The first step to estimation is to understand the underlying product. Embarking on a project without complete information generally leads to disaster later. In the initial meetings with the client it is important to understand the current scope of the product. It will be useful to know the target geographies where the product is going to be sold, the current degree of internationalization if any, the platforms which need to be supported, the product architecture etc. Each requirement throws in more challenges in terms of estimation. The technical people involved in the estimation should have prior Globalization experience and understand the various I18N impact points in the code. They should be able to isolate code which needs I18N related changes with the rest of the code. Off course this is a very daunting task when the code base is huge, which is the typical scenario with a product; so we need tools and utilities which can find out all the impact points in the code. There are static analysis tools available which can do this to a certain degree. They can help in finding out the number of hard coded strings in the product, the number of non-Unicode API's and data types used etc and come out with reports which can be further analysed and used while estimation. At Infosys we use our in-house developed Internationalization tool which is rule based and helps in analysing code based on the specific set of rules that we set. This way the reports contain very relevant information which can be directly used in the estimation model.

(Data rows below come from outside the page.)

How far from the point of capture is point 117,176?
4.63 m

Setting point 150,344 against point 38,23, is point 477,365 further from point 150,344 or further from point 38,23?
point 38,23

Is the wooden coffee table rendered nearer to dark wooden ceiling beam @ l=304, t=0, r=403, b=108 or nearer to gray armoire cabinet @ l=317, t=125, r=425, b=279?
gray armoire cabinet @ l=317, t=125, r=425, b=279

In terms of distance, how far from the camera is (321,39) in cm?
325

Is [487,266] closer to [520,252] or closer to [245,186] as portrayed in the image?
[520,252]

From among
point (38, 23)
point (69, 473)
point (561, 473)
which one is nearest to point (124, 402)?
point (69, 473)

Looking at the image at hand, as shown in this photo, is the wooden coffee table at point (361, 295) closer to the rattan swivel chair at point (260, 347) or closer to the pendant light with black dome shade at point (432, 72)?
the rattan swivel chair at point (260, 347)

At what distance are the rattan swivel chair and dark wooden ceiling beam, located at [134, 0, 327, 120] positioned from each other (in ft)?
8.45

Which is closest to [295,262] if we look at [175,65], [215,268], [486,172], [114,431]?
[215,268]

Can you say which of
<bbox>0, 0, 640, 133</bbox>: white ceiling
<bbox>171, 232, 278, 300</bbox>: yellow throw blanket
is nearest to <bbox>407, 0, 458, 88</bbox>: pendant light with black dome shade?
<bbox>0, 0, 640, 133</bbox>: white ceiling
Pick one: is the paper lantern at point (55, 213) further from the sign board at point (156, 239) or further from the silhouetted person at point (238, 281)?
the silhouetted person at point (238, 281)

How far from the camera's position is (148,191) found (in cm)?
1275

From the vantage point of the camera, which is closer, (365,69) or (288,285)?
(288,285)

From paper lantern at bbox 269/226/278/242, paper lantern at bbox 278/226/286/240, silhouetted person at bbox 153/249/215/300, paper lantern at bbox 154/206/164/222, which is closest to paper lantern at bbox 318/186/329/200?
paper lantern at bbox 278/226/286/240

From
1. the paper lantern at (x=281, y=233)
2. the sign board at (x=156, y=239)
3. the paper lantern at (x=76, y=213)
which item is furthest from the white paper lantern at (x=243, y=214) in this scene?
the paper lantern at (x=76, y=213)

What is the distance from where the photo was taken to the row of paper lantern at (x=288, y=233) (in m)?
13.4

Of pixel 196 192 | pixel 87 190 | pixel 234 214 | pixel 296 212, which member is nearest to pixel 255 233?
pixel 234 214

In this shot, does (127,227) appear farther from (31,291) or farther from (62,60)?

At the time of estimation, it is important for the architect to decide on the encoding which will be supported by the product. This decision has a direct binding to the impact points in the code. In case the application has to support UTF-16, most of the API's and data types in a C++ application have to be replaced with their wide char equivalent, while if the application has to support UTF-8, only a handful of string related API's are impacted. The decision to use a particular encoding can prove to be very important since deciding to use a different encoding later at the implementation stage can prove to be very expensive and introduces risks in the quality and schedule of the project. Every encoding has its pros and cons and it must be well debated before going ahead with the decision. If there is database support in the product, the database layer should be analysed so that data that flows in and out of the database is in the required encoding. All internal and external interfaces of the application must be analysed so that the data flowing between modules or applications has an encoding which the communication layer can understand. The tools which help in estimation have a limited scope and the rest depends on the expertise of the person analysing the code and design documents.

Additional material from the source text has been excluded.